We allow for a single type of Component to participate multiple time in the Stack by adding component instance suffix to the Component name - nginx-* in the example above.

Prologue

There could be multiple YAML documents in a single YAML file delimited by literal --- (YAML syntax for details), so we use this feature to compose hub.yaml.elaborate Manifest by appending hub-component.yaml files to the hub.yaml. Please see Manifest composition below. Thus the first document in the hub.yaml.elaborate is special.

An example of a base Stack hub.yaml with additional and, probably, optional components:

---
version: 1
kind: stack
meta:
name: kubernetes-aws
brief: Kubernetes on AWS
description: ....
fromStack: "k8s:1.2"
source:
git:
remote: git@github.com:agilestacks/stack-kubernetes-aws.git

components:
- instance: frontend
name: nginx
source:
git:
remote: git@github.com:agilestacks/nginx.git
- name: jenkins-customization
optional: true
source:
dir: ./components/jenkins-customization

parameters:
... # Non-default Stack parameters
# or pre-sets for user-level mandatory parameters.

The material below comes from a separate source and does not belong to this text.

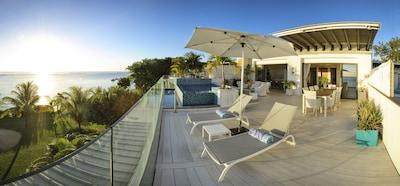 La terrasse de 89 m2 avec 'dip pool'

meta.fromStack indicated that the Stack extends another stack - pulling all its components and setup into the current stack. k8s is a well-known name. 1.2 is version, or latest, like Docker. An alternative to well known stack is to specify parent’s source location:

fromStack:
name: k8s-aws
source:
git:
remote: git@github.com:agilestacks/stack-k8s-aws.git

An example of Component hub-component.yaml:

---
version: 1
kind: component
name: kubernetes-monitoring
brief: Kubernetes Monitoring
description: ....
source:
s3: s3://dist.agilestacks.com/blobs/...

An example of a Stack hub.yaml composed from Components with no additional files:

---
version: 1
kind: stack
meta:
name: mail-server
brief: IMAP Mail Server
description: ....
components:
...
parameters:
...

Notice lack of meta.source section in the last example.

Dependencies

A Stack or Component may describe dependencies that must be satisfied - Requires, before (fully parameterized) Stack could be deployed. Some examples of pre-requisites:

  • Type of base Environment - what kind of Layers must be present (to provide operational capabilities and settings for input parameters), such as do we need Kubernetes or plain GCE will do;
  • What other types of components (Provides) must be already deployed in the environment or will be deployed with the Stack.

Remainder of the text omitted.